◆ Items on spatial positioning
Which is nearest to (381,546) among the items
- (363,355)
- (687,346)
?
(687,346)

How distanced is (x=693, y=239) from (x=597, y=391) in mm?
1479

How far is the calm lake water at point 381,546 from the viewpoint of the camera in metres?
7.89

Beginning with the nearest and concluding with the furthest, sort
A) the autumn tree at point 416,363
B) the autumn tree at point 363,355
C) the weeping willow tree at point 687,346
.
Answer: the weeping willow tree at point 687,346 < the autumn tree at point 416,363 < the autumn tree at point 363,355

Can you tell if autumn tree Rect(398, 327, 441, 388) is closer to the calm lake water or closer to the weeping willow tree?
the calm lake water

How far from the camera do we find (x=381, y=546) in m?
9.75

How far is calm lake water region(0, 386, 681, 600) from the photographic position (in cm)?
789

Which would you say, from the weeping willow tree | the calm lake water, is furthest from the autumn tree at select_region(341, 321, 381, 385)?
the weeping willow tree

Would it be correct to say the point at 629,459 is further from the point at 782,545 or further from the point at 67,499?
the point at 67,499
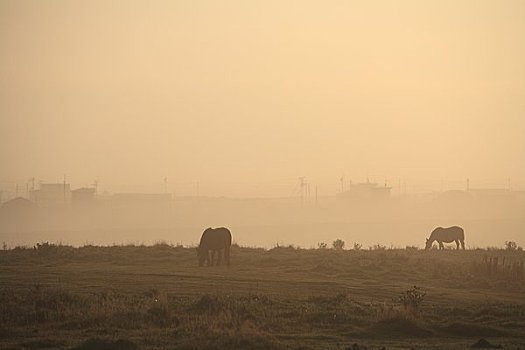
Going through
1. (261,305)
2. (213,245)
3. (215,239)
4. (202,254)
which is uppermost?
(215,239)

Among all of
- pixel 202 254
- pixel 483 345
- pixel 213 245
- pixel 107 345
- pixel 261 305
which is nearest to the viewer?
pixel 107 345

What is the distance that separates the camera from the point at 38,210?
170 metres

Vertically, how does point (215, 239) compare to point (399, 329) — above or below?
above

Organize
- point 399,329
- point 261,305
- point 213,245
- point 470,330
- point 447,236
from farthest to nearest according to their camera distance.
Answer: point 447,236 → point 213,245 → point 261,305 → point 470,330 → point 399,329

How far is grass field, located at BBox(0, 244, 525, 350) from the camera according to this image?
20531mm

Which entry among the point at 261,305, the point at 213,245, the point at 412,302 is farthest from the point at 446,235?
the point at 261,305

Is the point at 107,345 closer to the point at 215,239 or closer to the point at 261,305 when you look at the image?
the point at 261,305

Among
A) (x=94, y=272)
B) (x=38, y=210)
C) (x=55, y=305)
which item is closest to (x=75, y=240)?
(x=38, y=210)

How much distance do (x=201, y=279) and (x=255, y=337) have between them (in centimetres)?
1323

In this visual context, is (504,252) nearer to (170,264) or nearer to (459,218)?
(170,264)

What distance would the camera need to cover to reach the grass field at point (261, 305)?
20531 mm

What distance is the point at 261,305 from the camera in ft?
81.7

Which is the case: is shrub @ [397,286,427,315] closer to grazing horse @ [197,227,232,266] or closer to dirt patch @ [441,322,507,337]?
dirt patch @ [441,322,507,337]

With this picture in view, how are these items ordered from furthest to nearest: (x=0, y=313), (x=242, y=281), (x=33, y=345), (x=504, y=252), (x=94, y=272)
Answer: (x=504, y=252) < (x=94, y=272) < (x=242, y=281) < (x=0, y=313) < (x=33, y=345)
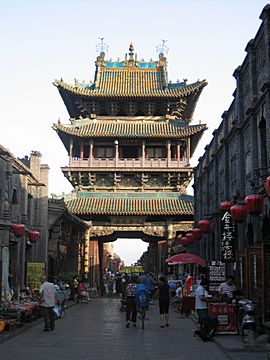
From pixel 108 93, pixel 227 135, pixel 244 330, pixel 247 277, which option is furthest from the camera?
pixel 108 93

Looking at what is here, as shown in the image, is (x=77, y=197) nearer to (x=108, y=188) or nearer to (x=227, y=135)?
(x=108, y=188)

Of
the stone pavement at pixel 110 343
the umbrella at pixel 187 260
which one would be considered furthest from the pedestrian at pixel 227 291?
the umbrella at pixel 187 260

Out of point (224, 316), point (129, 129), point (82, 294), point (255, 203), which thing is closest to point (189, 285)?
point (224, 316)

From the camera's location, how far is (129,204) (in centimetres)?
3950

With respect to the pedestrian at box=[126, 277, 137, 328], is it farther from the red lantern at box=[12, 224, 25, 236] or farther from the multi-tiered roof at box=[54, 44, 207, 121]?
the multi-tiered roof at box=[54, 44, 207, 121]

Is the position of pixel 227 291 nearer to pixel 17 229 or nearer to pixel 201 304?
pixel 201 304

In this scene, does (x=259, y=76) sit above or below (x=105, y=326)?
above

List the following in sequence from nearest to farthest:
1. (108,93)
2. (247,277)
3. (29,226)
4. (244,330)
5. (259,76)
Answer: (244,330) < (247,277) < (259,76) < (29,226) < (108,93)

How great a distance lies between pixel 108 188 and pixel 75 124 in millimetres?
5766

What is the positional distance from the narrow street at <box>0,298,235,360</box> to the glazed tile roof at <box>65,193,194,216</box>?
1991 centimetres

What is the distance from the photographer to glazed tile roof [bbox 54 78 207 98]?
4241 cm

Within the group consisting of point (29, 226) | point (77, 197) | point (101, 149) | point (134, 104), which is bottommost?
point (29, 226)

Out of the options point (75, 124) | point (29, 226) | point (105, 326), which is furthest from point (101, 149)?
point (105, 326)

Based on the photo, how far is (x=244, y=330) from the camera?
11.9m
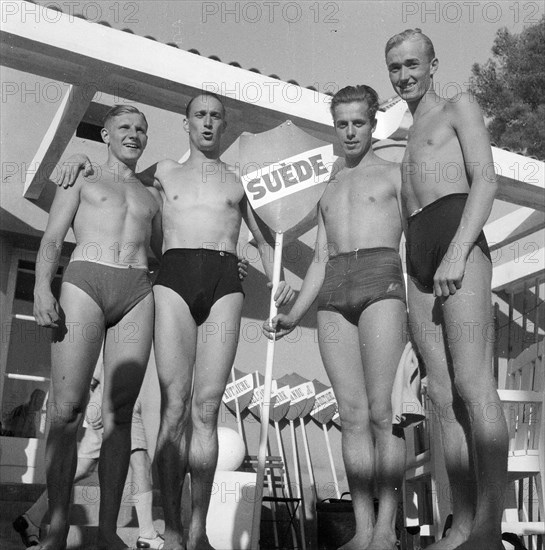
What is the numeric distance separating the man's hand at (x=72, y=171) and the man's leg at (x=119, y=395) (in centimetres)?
70

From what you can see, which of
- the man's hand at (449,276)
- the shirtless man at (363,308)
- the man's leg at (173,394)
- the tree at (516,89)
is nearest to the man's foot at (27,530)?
the man's leg at (173,394)

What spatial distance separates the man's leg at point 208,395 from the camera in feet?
12.1

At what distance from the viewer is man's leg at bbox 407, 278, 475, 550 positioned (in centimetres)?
323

◆ GIVEN INSTRUCTION
Copy out the items word for word, starting at the line that contains "How great a" and continuing to the end of the items. Leave out the pictures.

◆ RESPONSE TO THE TASK
How great a distance lies between pixel 108 188 and pixel 75 124 in millimetres?
5766

What is the positional distance from the narrow street at <box>0,298,235,360</box> to the glazed tile roof at <box>65,193,194,216</box>?
1991 centimetres

What is the distance from the photographer to glazed tile roof [bbox 54 78 207 98]?
4241 cm

Within the group consisting of point (29, 226) | point (77, 197) | point (101, 149) | point (134, 104), which is bottommost?
point (29, 226)

Out of the options point (75, 124) | point (29, 226) | point (105, 326), which is furthest from point (101, 149)?
point (105, 326)

Based on the photo, how far is (x=244, y=330) from the camera?
11.9m
What is the numeric distance separating the man's hand at (x=72, y=171) and the man's leg at (x=119, y=395) (in centimetres)?
70

From what you can see, which of
- the man's hand at (449,276)
- the shirtless man at (363,308)
- the man's leg at (173,394)
- the tree at (516,89)
is nearest to the man's foot at (27,530)?
the man's leg at (173,394)

What spatial distance separates the man's leg at point 208,395 from the camera in feet?
12.1

At what distance from the viewer is man's leg at bbox 407, 278, 475, 550 positioned (in centimetres)?
323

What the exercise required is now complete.